You know the 40-something year old fat, bald guy that spends the vast majority of his time sitting in his recliner, drinking Pabst blue ribbon, and regaling anyone who will listen about his athletic prowess in the "big game" of 1987 and then goes out and gives himself a fucking heart attack in a touch football game in the park?
I am that guy.
Yesterday I was asked to speak at at meeting that has a little twist. You hike in, have the meeting, and then hike out.
Ok, cool, I like hiking.
Since the gal that asked me to speak knows I run she chose one of their toughest hikes for me to speak at. 9 miles, 1500' of climb
Still ok, I should be fine. It is hiking, right? Not like I am running or anything.
Well, skinny bitch and I show up (so sad that is becoming her moniker here, she really is a wonderful person whom I adore, but she is, in fact, a skinny bitch)
and I get introduced to the group.

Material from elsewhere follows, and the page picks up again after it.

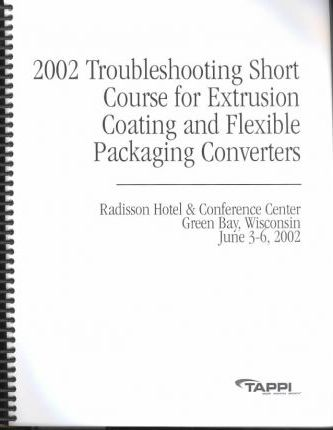 2002 Troubleshooting Short Course for Extrusion Coating and Flexible Packaging Converters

There has been a bit of an issue with the group and new people showing up that are not fit enough to hike, which makes the entire group have to wait to start the meeting, so I start to get the 3rd degree:
Uppity meeting member: So, RBR, this is your first hike?
RBR: Well, with this group, but I have done some hiking before.
Uppity meeting member #2: 'Some' hiking? You know this is a level 4 hike, don't you?
RBR: I am aware.
SkB (new code for Skinny bitch, it takes some of the sting out of it): Umm, RBR is a runner. She runs marathons and runs trails ALL the time. She will be fine. Back off.
side note: she is a bit protective and quite adorable. See why I love her?
Uppity meeting member #3: Whoa, maybe I won't have to wait too long by myself at the top. *Mr Ed horse laugh*
RBR thinks: Nope, not today asshole.
And with that it was on. Never mind I essentially took 7 months off, gained 20 fucking pounds, and just started to train again, these sons of bitches were not beating me to the top.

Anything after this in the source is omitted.